Quase todos que conhecem a realidade da reencarnação têm curiosidade de saber por que esquecemos as vidas passadas…

ARTIGO DE AUTORIA DE ANA BLUME

Muitas vezes somos tomados pela curiosidade de saber sobre o que fizemos, ou o que fomos, em encarnações anteriores. Tenho certeza que um dos primeiros pensamentos que temos, ao estudar a reencarnação, é “quem será que fui? Em que época vivi?”. Eu, ao menos, passei muito tempo pensando nisso, quando era mais jovem, a ponto de considerar sessões de regressão.

Talvez queiramos saber que, em uma existência anterior, fomos diferentes, famosos, importantes.

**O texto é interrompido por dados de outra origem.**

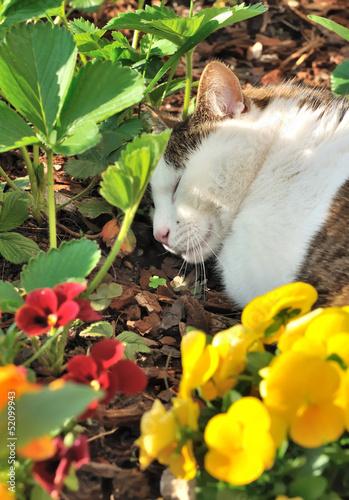 repos dans le jardin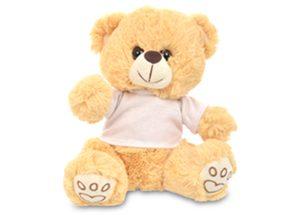 Sam the Teddy bear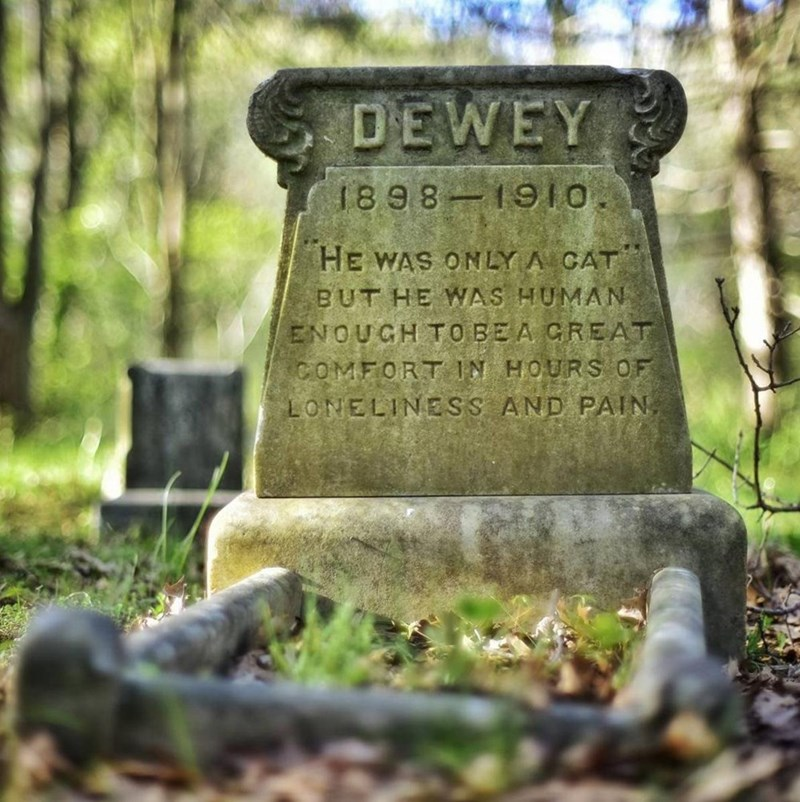 gravestone DEWEY he was only a cat but he was human enough to be a great comfort in the hours of loneliness and pain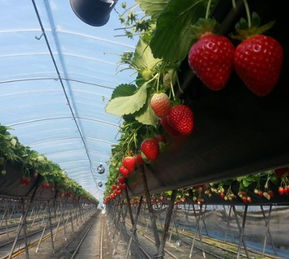 Korea private tour-Tagytravelkorea, Strawberry picking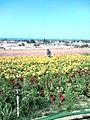 Flower feld 30.jpg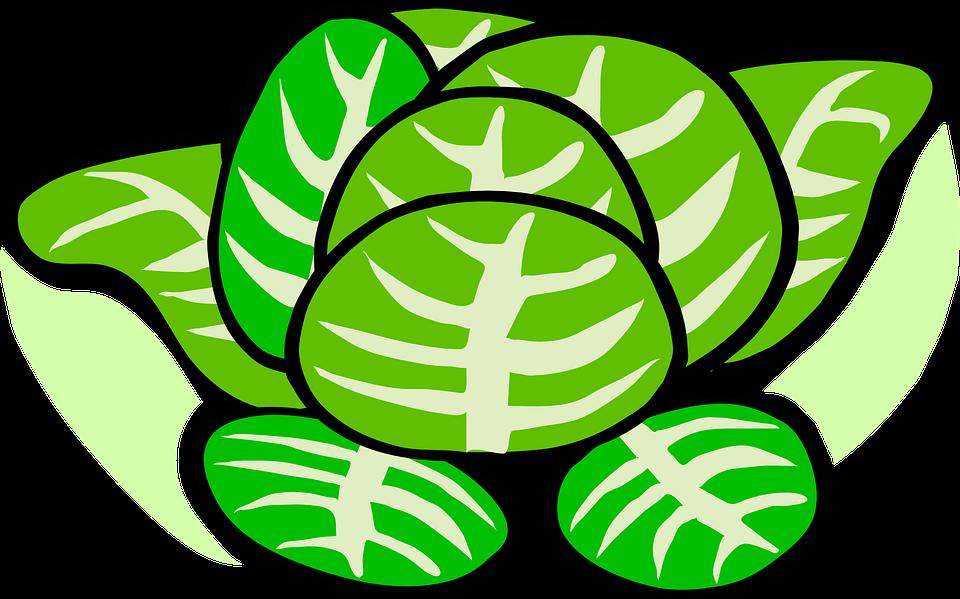 Cabbage, Lettuce, Plant, Vegetables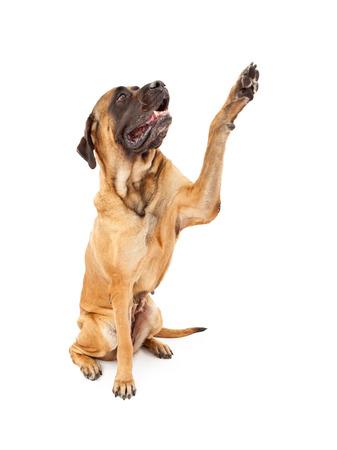 A large female English Mastiff dog raising her paw to shake hands Stock Photo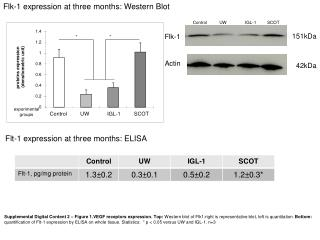 Flk-1 expression at three months: Western Blot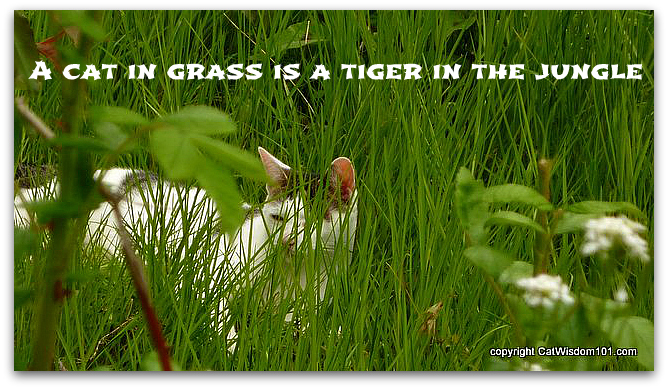 quote-cat-tiger-jungle-grass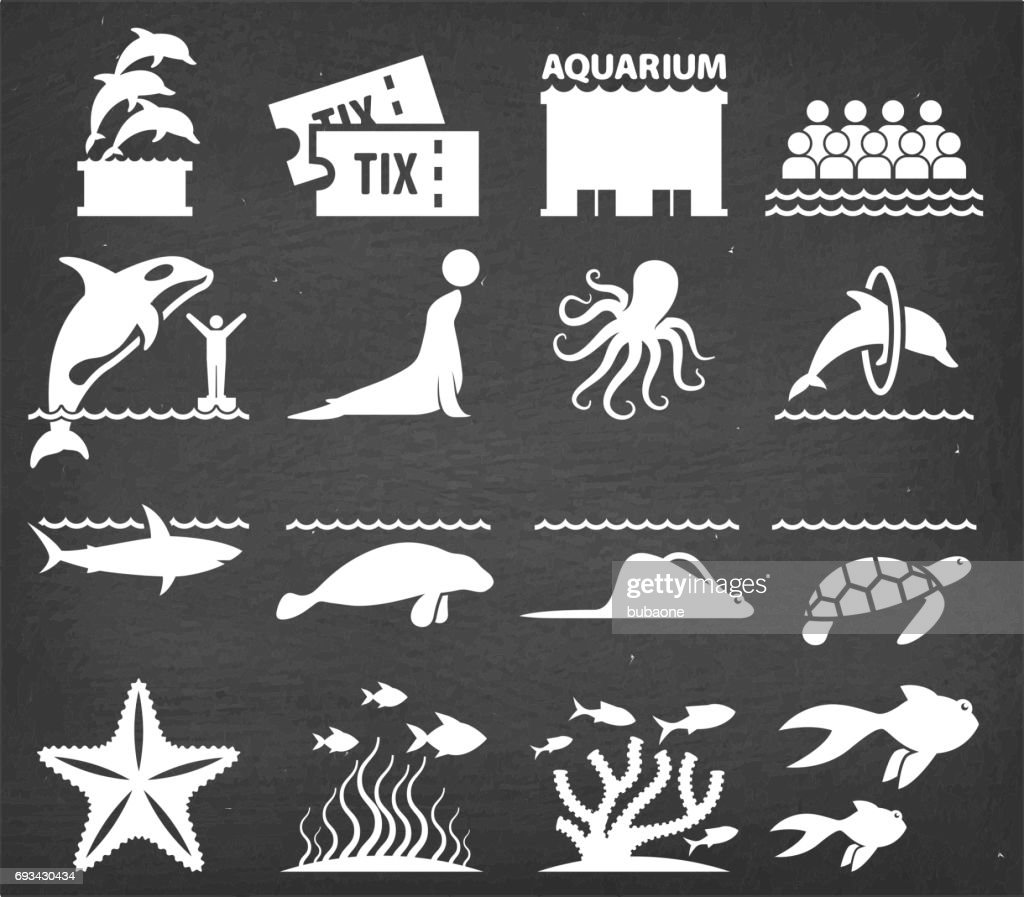 Aquarium Vector Icons Set on Black Chalkboard : stock illustration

Que contribuímos, de alguma forma, para a evolução do planeta, na forma de pensadores, inventores, escritores, médicos. Nem tanto por vaidade, mas para chegar a uma espécie de paz: “ao menos”, podemos pensar, “eu já fiz algo de valor”.

Nos esquecemos, porém, que apenas começamos nossa escalada em direção ao Bem e que, mais provavelmente que não, cometemos erros, desperdiçamos oportunidades, magoamos aqueles que amávamos e que, muitas vezes, reencarnaram em nosso meio atual de convivência.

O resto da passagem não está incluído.